Rally raised $8.85 million in investment and made a CRM to make user research for companies’ products faster and cheaper, which reinforces the fact that companies are interested in doing this research and doing it faster and cheaper.

Today’s Lakmoos is solving the same problem – but in an unexpected way. They don’t automate the traditional process but instead offer a completely different approach made possible by the development of AI technologies. While this approach seems unexpected at first glance – it follows pretty logically from other examples.

 

Hyperbound uses a similar principle to offer B2B companies the opportunity to create AI personas that correspond to different representatives of the companies buying their products – a “gruff sales director” or a “polite marketing director.” Companies can train their salespeople using these AI personas. Hyperbound graduated from Y Combinator last year with this platform.

From here, it’s just one step toward creating AI personas representing the target audience for B2C companies – and Lakmoos has taken that step. I see a general trend towards creating AI personas that reflect individuals.

Where to go

This is the trend that is emerging now – the creation of AI chatbots, AI assistants, and AI persons with a distinct personality. This is precisely the general direction of possible movement. The options for applying this approach can be very different.

 

The Personal AI startup has made a platform on which you can create your own “digital twin.” According to the startup, this counterpart is supposed to answer messenger messages instead of you. But I think a more moneymaking application of the same technology is that teachers of online courses can use their doppelgangers to answer annoying and repetitive questions from their students. This startup raised $13.7 million in investment.

The startup Chirper has created an analog of Twitter – but where people cannot live to communicate with each other, only the AI personas they create. To create such a persona, a user only needs to briefly describe its history and essential character traits – after which the platform itself will create an extended profile of this persona and endow it with the ability to write its posts and comment on others’ posts. It looks like a toy without any precise practical application, but this startup has already raised 750 thousand dollars in investments.
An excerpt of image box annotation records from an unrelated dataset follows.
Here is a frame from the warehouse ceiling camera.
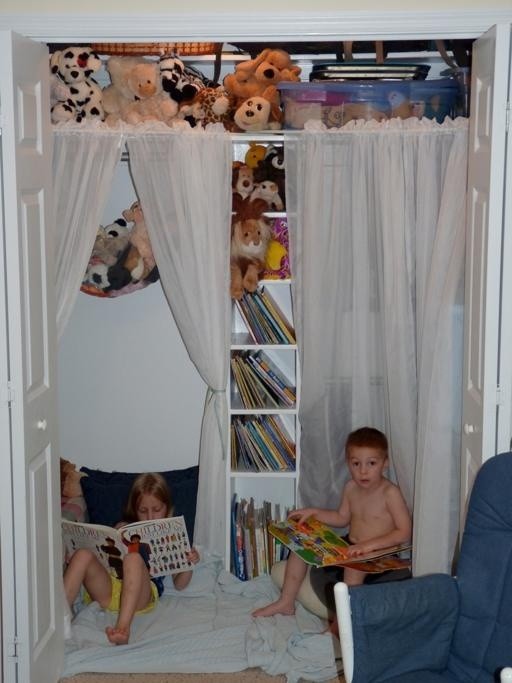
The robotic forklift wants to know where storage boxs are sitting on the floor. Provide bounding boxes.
[276,77,461,132]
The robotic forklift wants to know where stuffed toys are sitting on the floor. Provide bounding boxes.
[49,46,450,132]
[82,201,160,292]
[50,46,450,297]
[229,142,291,297]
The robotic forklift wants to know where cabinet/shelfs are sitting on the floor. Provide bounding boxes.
[226,136,302,580]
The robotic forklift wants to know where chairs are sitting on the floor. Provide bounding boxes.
[333,449,511,681]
Recently, there have been quite a few startups creating digital employees. For example Artisan AI, Y Combinator, and 11x, which has raised 2 million dollars in investment. These startups are creating digital employees, among other things, who, by the nature of their work, have to communicate with other people – salespeople, recruiters, and support staff. It would be exciting and useful to give them different personalities, too – because different people must communicate differently to get the right results.

When hiring such employees, paying attention to their personality traits is common – so why not pay attention to the same when “hiring” AI employees?

In what areas and for what purposes does it make sense to create AI chatbots, AI assistants, and AI personas with personality? What will this individuality help? What data can be used to create such individuality?